# PC von außen kühlen?



## yoschka (16. Juli 2010)

*PC von außen kühlen?*

Hallo zusammen!
Die hohen Temperaturen machen auch meinem PC stark zu schaffen, die Graka läuft schon ohne große Beanspruchung auf um die 60°C. 
Hab mir jetzt natürlich Kühlmöglichkeiten überlegt, neue Investitionen kommen bei mir aber leider aktuell nicht in Frage (armer Schüler, höhö). Aber könnte man nicht einfach Kühlakkus an die Seitenwand des PC "schnallen"? Das fördert doch auch die Kühlung und fährt die Temperaturen herab oder?
Hat jemand damit Erfahrungen oder Meinungen dazu? Oder ganz andere aber einfache und möglichst billige Methoden?

Danke für alle Antwort!
lg
yoschka


----------



## Scheolin (16. Juli 2010)

*AW: PC von außen kühlen?*

Ich denke nicht das Kühlakkus so viel Bringen,weil...die Kühlakkus kühlen das Case....und dann ist da ne fette Isolierschicht in form von heisser Luft bis zu den zu Kühlenden Objekten.

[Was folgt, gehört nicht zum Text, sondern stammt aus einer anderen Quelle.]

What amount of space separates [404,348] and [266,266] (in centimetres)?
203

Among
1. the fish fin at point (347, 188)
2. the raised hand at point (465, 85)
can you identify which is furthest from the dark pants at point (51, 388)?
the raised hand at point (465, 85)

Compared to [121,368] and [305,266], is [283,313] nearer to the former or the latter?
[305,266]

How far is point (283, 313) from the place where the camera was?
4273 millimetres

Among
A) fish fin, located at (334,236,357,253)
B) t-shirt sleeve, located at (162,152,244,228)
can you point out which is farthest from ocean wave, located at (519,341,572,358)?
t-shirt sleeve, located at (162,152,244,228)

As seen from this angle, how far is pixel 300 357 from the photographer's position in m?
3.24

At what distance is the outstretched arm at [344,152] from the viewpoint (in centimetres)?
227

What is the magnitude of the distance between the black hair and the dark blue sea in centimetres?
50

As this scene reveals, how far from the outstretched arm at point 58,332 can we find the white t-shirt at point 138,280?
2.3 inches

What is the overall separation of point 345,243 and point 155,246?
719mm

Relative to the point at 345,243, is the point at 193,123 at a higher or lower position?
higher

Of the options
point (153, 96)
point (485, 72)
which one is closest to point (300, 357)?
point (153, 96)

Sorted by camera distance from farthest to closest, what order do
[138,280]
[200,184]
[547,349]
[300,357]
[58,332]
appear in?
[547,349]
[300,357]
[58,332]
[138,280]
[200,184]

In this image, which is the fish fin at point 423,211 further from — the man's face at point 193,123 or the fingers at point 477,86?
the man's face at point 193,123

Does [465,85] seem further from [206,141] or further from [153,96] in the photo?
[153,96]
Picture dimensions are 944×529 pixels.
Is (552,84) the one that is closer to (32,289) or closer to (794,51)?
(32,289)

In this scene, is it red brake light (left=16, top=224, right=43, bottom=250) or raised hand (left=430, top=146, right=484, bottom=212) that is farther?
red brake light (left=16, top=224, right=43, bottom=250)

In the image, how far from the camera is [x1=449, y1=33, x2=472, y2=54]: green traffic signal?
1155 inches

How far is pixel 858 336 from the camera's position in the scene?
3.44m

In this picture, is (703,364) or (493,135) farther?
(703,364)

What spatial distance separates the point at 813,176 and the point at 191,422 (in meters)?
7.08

Was hilft ist halt das übliche:
Sauber machen
Luftzug optiemieren
bessere Kühlung(Mugen 2,35€)


----------



## Bruce112 (16. Juli 2010)

*AW: PC von außen kühlen?*

kauf dir von baumarkt 10 euro  ne ventilator mach den gehüse auf von seitenteil und setz den ventilator davor .


----------



## Kevaldo (16. Juli 2010)

*AW: PC von außen kühlen?*



Scheolin schrieb:


> Ich denke nicht das Kühlakkus so viel Bringen,weil...die Kühlakkus kühlen das Case....und dann ist da ne fette Isolierschicht in form von heisser Luft bis zu den zu Kühlenden Objekten.
> 
> Was hilft ist halt das übliche:
> Sauber machen
> ...


Gib mal bitte einen Link wo der Mugen 2,35 Euro kostet


----------



## ReaCT (16. Juli 2010)

*AW: PC von außen kühlen?*



Kevaldo schrieb:


> Gib mal bitte einen Link wo der Mugen 2,35 Euro kostet



er meint den Mugen 2 der 35 € kostete. Das Komma soll wohl zum trennen da sein. 

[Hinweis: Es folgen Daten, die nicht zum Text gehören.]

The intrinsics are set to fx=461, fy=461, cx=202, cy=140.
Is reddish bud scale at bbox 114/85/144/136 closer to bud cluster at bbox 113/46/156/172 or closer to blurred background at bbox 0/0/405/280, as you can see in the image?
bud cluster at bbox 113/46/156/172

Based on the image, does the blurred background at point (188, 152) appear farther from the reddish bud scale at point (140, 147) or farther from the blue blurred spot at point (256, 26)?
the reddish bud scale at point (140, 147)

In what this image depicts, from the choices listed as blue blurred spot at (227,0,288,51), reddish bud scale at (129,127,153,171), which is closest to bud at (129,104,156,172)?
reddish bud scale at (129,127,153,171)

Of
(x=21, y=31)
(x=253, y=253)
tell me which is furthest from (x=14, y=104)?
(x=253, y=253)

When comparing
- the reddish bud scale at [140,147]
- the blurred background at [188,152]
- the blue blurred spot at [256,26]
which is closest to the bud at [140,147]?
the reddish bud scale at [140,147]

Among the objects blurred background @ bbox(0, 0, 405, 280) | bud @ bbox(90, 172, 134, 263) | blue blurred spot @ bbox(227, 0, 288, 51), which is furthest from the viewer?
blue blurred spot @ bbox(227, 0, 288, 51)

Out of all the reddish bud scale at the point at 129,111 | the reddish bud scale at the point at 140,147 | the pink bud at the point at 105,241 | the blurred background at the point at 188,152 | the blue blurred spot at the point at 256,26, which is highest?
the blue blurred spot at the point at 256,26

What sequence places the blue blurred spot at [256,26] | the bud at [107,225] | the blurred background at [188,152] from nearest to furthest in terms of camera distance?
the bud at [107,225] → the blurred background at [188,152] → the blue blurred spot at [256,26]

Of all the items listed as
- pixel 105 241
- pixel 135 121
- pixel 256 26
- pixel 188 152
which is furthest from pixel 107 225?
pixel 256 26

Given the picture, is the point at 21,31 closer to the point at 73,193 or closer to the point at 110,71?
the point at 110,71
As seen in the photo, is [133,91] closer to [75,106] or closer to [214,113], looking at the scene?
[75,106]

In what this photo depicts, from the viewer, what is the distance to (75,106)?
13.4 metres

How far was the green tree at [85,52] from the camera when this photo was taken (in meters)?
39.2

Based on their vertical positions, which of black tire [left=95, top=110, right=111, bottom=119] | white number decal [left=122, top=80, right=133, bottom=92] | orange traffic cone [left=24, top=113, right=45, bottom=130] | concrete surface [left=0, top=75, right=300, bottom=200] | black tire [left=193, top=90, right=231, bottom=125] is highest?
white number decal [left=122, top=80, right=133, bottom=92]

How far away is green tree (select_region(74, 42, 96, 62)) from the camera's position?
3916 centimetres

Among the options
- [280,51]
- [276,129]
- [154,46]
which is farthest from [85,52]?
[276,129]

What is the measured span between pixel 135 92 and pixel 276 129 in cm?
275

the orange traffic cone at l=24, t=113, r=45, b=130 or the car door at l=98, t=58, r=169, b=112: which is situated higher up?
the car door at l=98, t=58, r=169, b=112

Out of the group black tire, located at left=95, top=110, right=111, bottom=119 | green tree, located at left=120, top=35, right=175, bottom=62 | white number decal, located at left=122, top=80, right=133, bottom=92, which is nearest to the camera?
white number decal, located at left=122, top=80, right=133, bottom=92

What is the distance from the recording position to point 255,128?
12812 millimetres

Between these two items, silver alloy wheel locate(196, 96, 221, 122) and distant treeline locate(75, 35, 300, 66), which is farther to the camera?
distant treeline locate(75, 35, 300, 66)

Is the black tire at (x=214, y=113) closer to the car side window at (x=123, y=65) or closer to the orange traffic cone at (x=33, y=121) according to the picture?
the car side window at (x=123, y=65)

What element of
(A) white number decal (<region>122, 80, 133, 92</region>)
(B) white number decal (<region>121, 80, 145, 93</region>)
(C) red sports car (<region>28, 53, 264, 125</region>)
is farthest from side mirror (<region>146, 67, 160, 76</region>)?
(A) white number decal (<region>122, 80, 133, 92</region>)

btt: Ich glaube nicht das die Dinger was bringen. Bei mir wird das Case gerade einmal 3 Grad wärmer wie der Raum. Außerdem müsste das Case ja dann die Luft entwärmen was ich mir nur schwer vorstellen kann.

[Ironie]->Wenn dein Case aber aus Plastik ist und du mit einer Fermi auf Silent machst, würde es schwarze Dunstschwaden vermindern <-[Ironie]


----------



## Scheolin (16. Juli 2010)

*AW: PC von außen kühlen?*



ReaCT schrieb:


> er meint den Mugen 2 der 35 € kostete. Das Komma soll wohl zum trennen da sein.
> Ironie]


 

Jop,genau so meinte ich das


----------



## facehugger (16. Juli 2010)

*AW: PC von außen kühlen?*

Bei diesen Temps ist das nun mal so, den Lüfter deiner Graka kannst du prima mit dem MSI Afterburner regeln. Kann ein paar Grad bringen... Sonst halt das übliche, was schon empfohlen wurde. Mehr Gehäuselüfter oder gleich ein neues Case mit besserem Luftstrom, würden vielleicht noch weitere °C bringen


----------



## Superwip (16. Juli 2010)

*AW: PC von außen kühlen?*

Die einzige Möglichkeit, soetwas sinnvoll umzusetzen wäre in Kombination mit einer WaKü, dann könntest du Eiswürfel oder eventuell auch solche Kühlakkus in den AGB geben; so bringt das aber genau nichts


----------



## Nixtreme (16. Juli 2010)

*AW: PC von außen kühlen?*

Also ich möchte mal ernsthaft auf diesen Thread antworten, auch wenn der Anblick von einem Gehäuse, umringt von Kühlakkus sicher ulkig wäre. Aber hey, den Anblick meiner alten Graka im Backofen fand ich auch zum schießen, gebracht hat's trotzdem was 

Das Problem bei der Sache ist, wie schon gesagt, dass das Gehäuse einigermaßen gut von deiner Hartware thermisch isoliert ist! Es heizt sich deswegen ja auch nur sehr langsam auf. Außerdem hättest du bei Kühlakkus zeimlich schnell im innern deinen Gehäuses Kondenswasser! Die billigste methode ist echt ein großer Ventilator, Seitenteil raus, und alle Lüfter (Graka, CPU usw.) auf 100%. Dass du dann nur noch mit Headset vernünftig zocken kannst versteht sich von alleine.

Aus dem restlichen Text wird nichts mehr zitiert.